→ **Set problem**
Copy out the records precisely, omitting pictures.

→ **Data section**
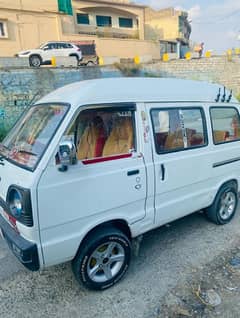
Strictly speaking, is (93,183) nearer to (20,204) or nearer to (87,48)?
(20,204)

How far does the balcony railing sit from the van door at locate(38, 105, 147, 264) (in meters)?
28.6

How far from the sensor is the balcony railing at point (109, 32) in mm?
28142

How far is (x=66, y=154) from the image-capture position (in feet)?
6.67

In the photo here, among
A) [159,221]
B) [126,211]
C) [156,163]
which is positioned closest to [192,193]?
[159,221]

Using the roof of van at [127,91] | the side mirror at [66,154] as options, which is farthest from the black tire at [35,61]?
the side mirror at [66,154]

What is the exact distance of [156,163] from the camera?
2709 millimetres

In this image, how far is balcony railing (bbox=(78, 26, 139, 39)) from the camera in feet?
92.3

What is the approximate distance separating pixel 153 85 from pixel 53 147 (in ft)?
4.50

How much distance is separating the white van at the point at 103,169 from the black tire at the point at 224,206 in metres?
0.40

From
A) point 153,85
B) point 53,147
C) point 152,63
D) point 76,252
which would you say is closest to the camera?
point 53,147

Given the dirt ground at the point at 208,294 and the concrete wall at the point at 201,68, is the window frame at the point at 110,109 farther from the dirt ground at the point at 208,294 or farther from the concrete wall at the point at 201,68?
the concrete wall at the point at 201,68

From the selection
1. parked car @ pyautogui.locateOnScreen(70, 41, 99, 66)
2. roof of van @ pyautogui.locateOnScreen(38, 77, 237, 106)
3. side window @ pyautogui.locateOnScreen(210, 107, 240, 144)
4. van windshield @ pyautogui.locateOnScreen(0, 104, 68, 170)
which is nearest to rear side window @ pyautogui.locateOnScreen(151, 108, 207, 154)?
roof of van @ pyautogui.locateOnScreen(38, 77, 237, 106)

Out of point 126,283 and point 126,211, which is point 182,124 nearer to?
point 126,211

→ **Correct response**
Strictly speaking, is (93,183) nearer to (20,204) or nearer to (87,48)?
(20,204)

How far does the balcony railing sit from the van door at locate(38, 105, 147, 264) (in meters)?
28.6

How far from the sensor is the balcony railing at point (109, 32) in mm?
28142

How far is (x=66, y=154) from the image-capture position (in feet)?
6.67

In the photo here, among
A) [159,221]
B) [126,211]
C) [156,163]
which is positioned closest to [192,193]?
[159,221]

Using the roof of van at [127,91] | the side mirror at [66,154] as options, which is farthest from the black tire at [35,61]?
the side mirror at [66,154]

What is the exact distance of [156,163] from the camera?
2709 millimetres

In this image, how far is balcony railing (bbox=(78, 26, 139, 39)) from the camera in feet?
92.3

What is the approximate distance separating pixel 153 85 from pixel 53 147 (in ft)?
4.50

How much distance is separating the white van at the point at 103,169 from the black tire at the point at 224,206 in metres?
0.40

From
A) point 153,85
B) point 53,147
C) point 152,63
D) point 76,252
which would you say is closest to the camera?
point 53,147

Given the dirt ground at the point at 208,294 and the concrete wall at the point at 201,68, is the window frame at the point at 110,109 farther from the dirt ground at the point at 208,294 or farther from the concrete wall at the point at 201,68?
the concrete wall at the point at 201,68

From the selection
1. parked car @ pyautogui.locateOnScreen(70, 41, 99, 66)
2. roof of van @ pyautogui.locateOnScreen(38, 77, 237, 106)
3. side window @ pyautogui.locateOnScreen(210, 107, 240, 144)
4. van windshield @ pyautogui.locateOnScreen(0, 104, 68, 170)
which is nearest to rear side window @ pyautogui.locateOnScreen(151, 108, 207, 154)?
roof of van @ pyautogui.locateOnScreen(38, 77, 237, 106)

Out of point 126,283 and point 126,211, which is point 182,124 nearer to?
point 126,211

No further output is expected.